Muppets Treasure Island was a delight -- from Billy Conolly as Billy Bones, through Kermit as Capt. Smollet and Miss Piggy as Benjamina Gunn, to Tim Curry's star turn as Long John Silver. Also, just imagine how difficult it must be to do the fight choreography for a sword-fight with Muppets! Also, Gonzo's occasionally Star Trek jokes! The opening song! The Hans Zimmer score!

The Manchurian Candidate was also quite enjoyable, and I need to see more of Angela Lansbury playing villains -- this and The Court Jester are the only two times I can recall seeing her really get to be evil, and she's so good at it. Also, all of us were suspicious of Janet Leigh's character Eugenie Rose Chaney, mainly because her sudden attachment to Frank Sinatra's Maj. Bennett Marco came out of nowhere and was inexplicably fast and dedicated -- we suspected she was another agent, actually, though apparently not.

Laurence Harvey's Raymond Shaw was very pretty, very charismatic, and quite often a jerk. Also, his accent slipped noticeably during some scenes, which threw me off. Otoh, I definitely sympathized with the character and found Harvey's performance excellent.

The most conspicuous problems I had with the film is the use of non-Asian actors to play Asian characters -- Henry Silva was very obviously not Korean, for example -- and the black & white film stock flattening out the black characters, which is a known problem in a lot of movie history.

I'm really glad the movies were shown in that order, because I don't think it would have worked nearly as well to see The Manuchurain Candidate first.
greenygal: (Default)

From: [personal profile] greenygal


I skimmed bits of the book, out of curiosity.

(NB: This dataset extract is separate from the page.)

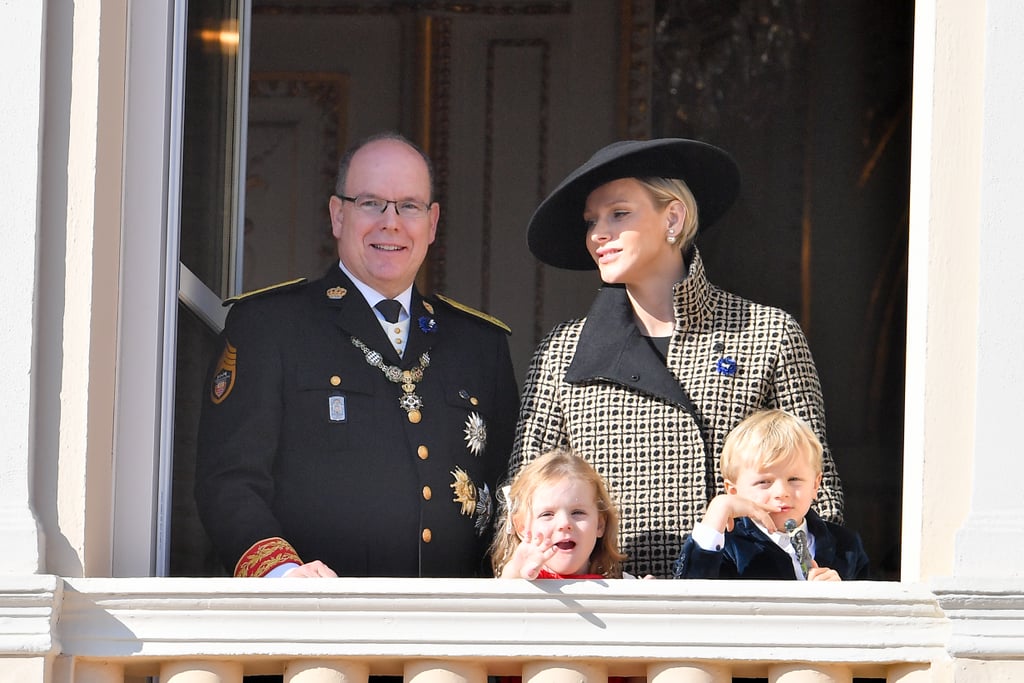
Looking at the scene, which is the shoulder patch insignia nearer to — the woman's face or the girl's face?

1) The first conversation between Rose and Marco is taken straight from the book, non sequiturs about Delaware and all, except Marco has a lengthy poetic bit about a particular tribe of Arabs and how she makes him think of an amazing historical beauty they had. It's genuinely beautiful and is admittedly the sort of thing that often makes fictional people fall in love. Also, in the book Rose definitely has a fiance that she dumps after that conversation.

2) Marco is less criminally careless in the book; the first time he loses Raymond he was supposed to be under surveillance and they lost him at the critical moment, and the second time Chunjin hits Marco with a car and grabs Raymond. That bit I wish they'd kept.

3) But it's less important in the book anyway, because in the book Marco programs Raymond to kill the Iselins, and probably also to kill himself. (Marco's last line is "No electric chair for a Medal of Honor winner.") That I'm glad was changed; at least in the movie Raymond is allowed some measure of revenge for what was done to him, instead of being a tool straight to the end. But it's a bleak, bleak story either way.